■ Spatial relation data
◇ ◇ ◇ ◇ ◇ ◇ ◇
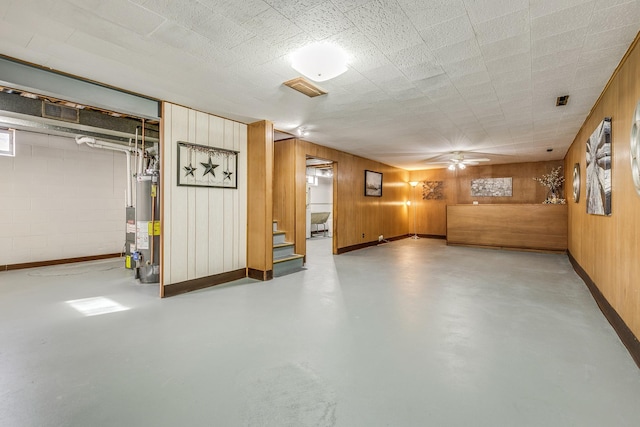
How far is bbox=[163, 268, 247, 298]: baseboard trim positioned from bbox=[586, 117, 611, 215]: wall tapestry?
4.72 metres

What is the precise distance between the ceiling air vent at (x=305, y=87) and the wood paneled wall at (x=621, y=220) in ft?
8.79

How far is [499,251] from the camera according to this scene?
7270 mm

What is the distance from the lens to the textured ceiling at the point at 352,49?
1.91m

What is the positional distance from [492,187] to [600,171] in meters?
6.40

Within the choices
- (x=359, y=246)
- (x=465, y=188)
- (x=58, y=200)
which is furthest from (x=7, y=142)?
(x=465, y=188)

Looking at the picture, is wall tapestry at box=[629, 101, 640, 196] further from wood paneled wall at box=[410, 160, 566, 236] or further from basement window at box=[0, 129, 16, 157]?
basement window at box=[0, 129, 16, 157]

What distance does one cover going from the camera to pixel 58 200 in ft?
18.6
◇ ◇ ◇ ◇ ◇ ◇ ◇
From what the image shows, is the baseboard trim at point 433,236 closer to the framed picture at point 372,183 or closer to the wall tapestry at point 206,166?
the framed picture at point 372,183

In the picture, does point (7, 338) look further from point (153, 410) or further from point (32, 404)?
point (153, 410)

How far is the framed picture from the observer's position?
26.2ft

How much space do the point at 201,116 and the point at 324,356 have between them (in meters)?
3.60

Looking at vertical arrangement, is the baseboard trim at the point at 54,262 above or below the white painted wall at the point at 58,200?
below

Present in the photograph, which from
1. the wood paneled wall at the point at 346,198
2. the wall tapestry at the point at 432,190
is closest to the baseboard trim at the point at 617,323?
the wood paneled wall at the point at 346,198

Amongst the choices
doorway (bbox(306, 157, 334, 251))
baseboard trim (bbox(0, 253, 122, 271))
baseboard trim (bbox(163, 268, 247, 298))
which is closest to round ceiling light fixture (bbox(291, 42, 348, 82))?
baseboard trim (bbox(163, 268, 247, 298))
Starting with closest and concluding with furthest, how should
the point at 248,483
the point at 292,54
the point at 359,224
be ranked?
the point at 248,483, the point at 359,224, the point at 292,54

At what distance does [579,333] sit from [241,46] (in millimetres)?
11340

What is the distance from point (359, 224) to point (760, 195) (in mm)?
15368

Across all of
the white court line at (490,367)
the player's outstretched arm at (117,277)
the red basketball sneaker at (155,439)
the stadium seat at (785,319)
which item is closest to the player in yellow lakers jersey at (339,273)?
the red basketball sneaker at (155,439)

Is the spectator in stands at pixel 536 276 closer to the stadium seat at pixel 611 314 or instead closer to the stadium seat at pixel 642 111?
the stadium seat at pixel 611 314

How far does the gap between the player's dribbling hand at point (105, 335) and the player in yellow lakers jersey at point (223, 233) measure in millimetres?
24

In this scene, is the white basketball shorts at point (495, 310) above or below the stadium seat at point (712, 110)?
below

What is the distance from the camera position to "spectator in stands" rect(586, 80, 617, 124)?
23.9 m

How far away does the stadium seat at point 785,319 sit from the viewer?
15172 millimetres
◇ ◇ ◇ ◇ ◇ ◇ ◇
■ TASK REQUIREMENTS
Select each line in the entries above that contains the word "camera", and copy those lines.

■ ANSWER TO THE TASK
How far is [499,251] from the camera according to this scene?
What distance does one cover going from the camera to pixel 58 200 in ft?
What is the distance from the camera position to "spectator in stands" rect(586, 80, 617, 124)?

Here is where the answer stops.